◆ **What you are asked to do**
Identify the line in which "Cantidad neta: 20 ml" appears, then reproduce that line and all remaining lines of the records word for word.

Segment Open

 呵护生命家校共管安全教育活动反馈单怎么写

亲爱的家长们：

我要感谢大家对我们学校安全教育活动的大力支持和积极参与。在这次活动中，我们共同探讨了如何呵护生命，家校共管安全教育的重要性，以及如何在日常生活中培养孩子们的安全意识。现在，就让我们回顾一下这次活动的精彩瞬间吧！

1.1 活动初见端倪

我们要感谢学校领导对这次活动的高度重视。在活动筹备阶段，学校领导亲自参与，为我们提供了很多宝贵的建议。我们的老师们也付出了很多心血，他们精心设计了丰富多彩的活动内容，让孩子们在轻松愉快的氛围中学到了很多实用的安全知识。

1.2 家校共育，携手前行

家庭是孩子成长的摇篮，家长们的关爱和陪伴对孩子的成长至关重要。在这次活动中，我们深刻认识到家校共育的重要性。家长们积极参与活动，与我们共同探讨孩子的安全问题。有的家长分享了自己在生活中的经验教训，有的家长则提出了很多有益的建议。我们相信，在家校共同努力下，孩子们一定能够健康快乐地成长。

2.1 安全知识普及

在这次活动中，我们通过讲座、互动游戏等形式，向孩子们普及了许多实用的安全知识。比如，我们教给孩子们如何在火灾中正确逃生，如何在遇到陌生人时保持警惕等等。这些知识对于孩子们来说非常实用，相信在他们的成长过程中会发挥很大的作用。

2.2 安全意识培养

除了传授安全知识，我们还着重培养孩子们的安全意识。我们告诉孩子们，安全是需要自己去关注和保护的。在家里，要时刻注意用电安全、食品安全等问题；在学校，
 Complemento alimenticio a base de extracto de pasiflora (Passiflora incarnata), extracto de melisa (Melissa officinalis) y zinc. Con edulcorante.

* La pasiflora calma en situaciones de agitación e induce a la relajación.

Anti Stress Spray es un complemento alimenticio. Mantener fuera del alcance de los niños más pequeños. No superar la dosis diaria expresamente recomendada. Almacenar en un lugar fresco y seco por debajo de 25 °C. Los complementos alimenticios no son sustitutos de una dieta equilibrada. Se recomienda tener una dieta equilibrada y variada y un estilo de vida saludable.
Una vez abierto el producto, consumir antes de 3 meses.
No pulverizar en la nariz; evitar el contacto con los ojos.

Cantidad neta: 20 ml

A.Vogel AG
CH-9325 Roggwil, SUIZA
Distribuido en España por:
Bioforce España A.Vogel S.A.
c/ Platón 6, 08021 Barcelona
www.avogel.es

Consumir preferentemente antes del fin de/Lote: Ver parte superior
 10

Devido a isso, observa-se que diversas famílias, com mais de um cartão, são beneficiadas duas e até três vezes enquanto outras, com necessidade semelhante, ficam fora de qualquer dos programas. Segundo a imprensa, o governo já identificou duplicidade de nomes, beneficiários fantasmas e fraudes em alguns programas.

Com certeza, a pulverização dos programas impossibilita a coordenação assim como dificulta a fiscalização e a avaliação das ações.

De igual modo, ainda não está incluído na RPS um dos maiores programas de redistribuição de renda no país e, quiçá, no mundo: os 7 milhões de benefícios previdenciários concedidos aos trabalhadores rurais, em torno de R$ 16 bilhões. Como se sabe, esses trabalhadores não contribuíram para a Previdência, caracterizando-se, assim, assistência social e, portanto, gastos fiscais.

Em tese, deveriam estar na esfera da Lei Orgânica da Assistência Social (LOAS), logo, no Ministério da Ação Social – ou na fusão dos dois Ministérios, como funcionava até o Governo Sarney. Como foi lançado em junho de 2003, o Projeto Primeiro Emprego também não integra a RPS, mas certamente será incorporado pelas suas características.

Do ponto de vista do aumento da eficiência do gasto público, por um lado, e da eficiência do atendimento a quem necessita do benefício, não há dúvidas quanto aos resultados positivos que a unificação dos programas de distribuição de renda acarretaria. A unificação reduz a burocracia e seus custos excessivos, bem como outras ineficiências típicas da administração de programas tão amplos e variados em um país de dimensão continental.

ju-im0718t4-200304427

Segment Closed

◆ **Result**
Cantidad neta: 20 ml

A.Vogel AG
CH-9325 Roggwil, SUIZA
Distribuido en España por:
Bioforce España A.Vogel S.A.
c/ Platón 6, 08021 Barcelona
www.avogel.es

Consumir preferentemente antes del fin de/Lote: Ver parte superior
 10

Devido a isso, observa-se que diversas famílias, com mais de um cartão, são beneficiadas duas e até três vezes enquanto outras, com necessidade semelhante, ficam fora de qualquer dos programas. Segundo a imprensa, o governo já identificou duplicidade de nomes, beneficiários fantasmas e fraudes em alguns programas.

Com certeza, a pulverização dos programas impossibilita a coordenação assim como dificulta a fiscalização e a avaliação das ações.

De igual modo, ainda não está incluído na RPS um dos maiores programas de redistribuição de renda no país e, quiçá, no mundo: os 7 milhões de benefícios previdenciários concedidos aos trabalhadores rurais, em torno de R$ 16 bilhões. Como se sabe, esses trabalhadores não contribuíram para a Previdência, caracterizando-se, assim, assistência social e, portanto, gastos fiscais.

Em tese, deveriam estar na esfera da Lei Orgânica da Assistência Social (LOAS), logo, no Ministério da Ação Social – ou na fusão dos dois Ministérios, como funcionava até o Governo Sarney. Como foi lançado em junho de 2003, o Projeto Primeiro Emprego também não integra a RPS, mas certamente será incorporado pelas suas características.

Do ponto de vista do aumento da eficiência do gasto público, por um lado, e da eficiência do atendimento a quem necessita do benefício, não há dúvidas quanto aos resultados positivos que a unificação dos programas de distribuição de renda acarretaria. A unificação reduz a burocracia e seus custos excessivos, bem como outras ineficiências típicas da administração de programas tão amplos e variados em um país de dimensão continental.

ju-im0718t4-200304427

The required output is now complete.